Le domande da porsi sono le seguenti: è possibile sottrarre Liliana Segre alla sua monumentalizzazione? E’ possibile sottrarla all’aura di sacralità laica che le è stata prodotta intorno e riportarla alla dimensione dell’umano?

Sono domande che si accompagnano all’inevitabile constatazione che da quando la Segre è diventata senatrice a vita, tutto quello che esce dalla sua bocca deve essere accolto come un pronunciamento ex cathedra pena inflessibili scomuniche e accuse di connivenza con gli sciagurati che la insultano in quanto sopravvissuta alla Shoah.

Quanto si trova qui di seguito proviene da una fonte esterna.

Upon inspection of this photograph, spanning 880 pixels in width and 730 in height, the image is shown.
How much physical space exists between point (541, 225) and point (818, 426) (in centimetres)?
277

L’operazione, nata a sinistra, di fare di questa signora di 88 anni un’edicola votiva accompagnata da flabelliferi sguaiati, che si chiamino Gad Lerner o Roberto Saviano, poco importa, deve essere esibita come tale.

Non si è antisemiti né si diventa antisemiti perché si rigettano gli accostamenti fatti dalla senatrice tra migranti ed ebrei in fuga dalla persecuzione nazista, o si trova tirata per i capelli la metafora tra annegamento nel mare dell’indifferenza da parte degli ebrei perseguitati e annegamento in mare dei migranti.

Si può dire, infatti, che nei confronti dei migranti l’indifferenza mondiale sembra essere assai scarsa vista la costanza con cui vengono accolti e ripartiti, e la giusta enfasi che viene data al fenomeno da parte dei mass media. Si può anche dire, cosa che la senatrice Segre sa assai bene, che mentre gli ebrei durante la Seconda guerra mondiale erano al centro di un progetto di sterminio su scala planetaria, i migranti non lo sono. Come, si può aggiungere, che mentre i primi, una volta in fuga, soprattutto in Europa, non avevano alcun luogo realmente sicuro dove rifugiarsi, i secondi lo riescono a trovare una volta sbarcati e accolti. Molto altro si potrebbe dire, ma è sufficiente questo.

L’apertura del cuore, il protendersi verso il bisognoso, l’affamato, l’ignudo, il senzatetto, il povero, è una delle più nobili attitudini umane, ma così come con i buoni sentimenti non si fa buona letteratura, anzi, frequentemente la si fa pessima, l’inferno è notoriamente lastricato di intenzioni assai lodevoli.

La sinistra pro-immigrazionista che si stringe interessata intorno alla senatrice Segre come un corpo armato blindandone le dichiarazioni e accusando chi le critica di assoluta infamia, va smascherata nel suo intento prettamente strumentale.

Il ricatto va respinto senza indugio. Coloro che considerano Matteo Salvini e Giorgia Meloni, untermenschen, soprattutto il primo, a cui l’Espresso mesi fa dedico una copertina intitolata “Uomini e no” in cui sopra la prima parola appariva il volto di un migrante di colore e quello dell’ex Ministro dell’Interno appariva sopra la seconda, non hanno alcuna credenziale per fare la morale.

Di coloro è ostaggio consenziente la senatrice Segre. Con tutto il rispetto per la storia dolorosa che le sta alle spalle (come quella di tantissimi altri sopravvissuti alla Shoah), ciò va detto senza indugio e soprattutto senza alcun timore.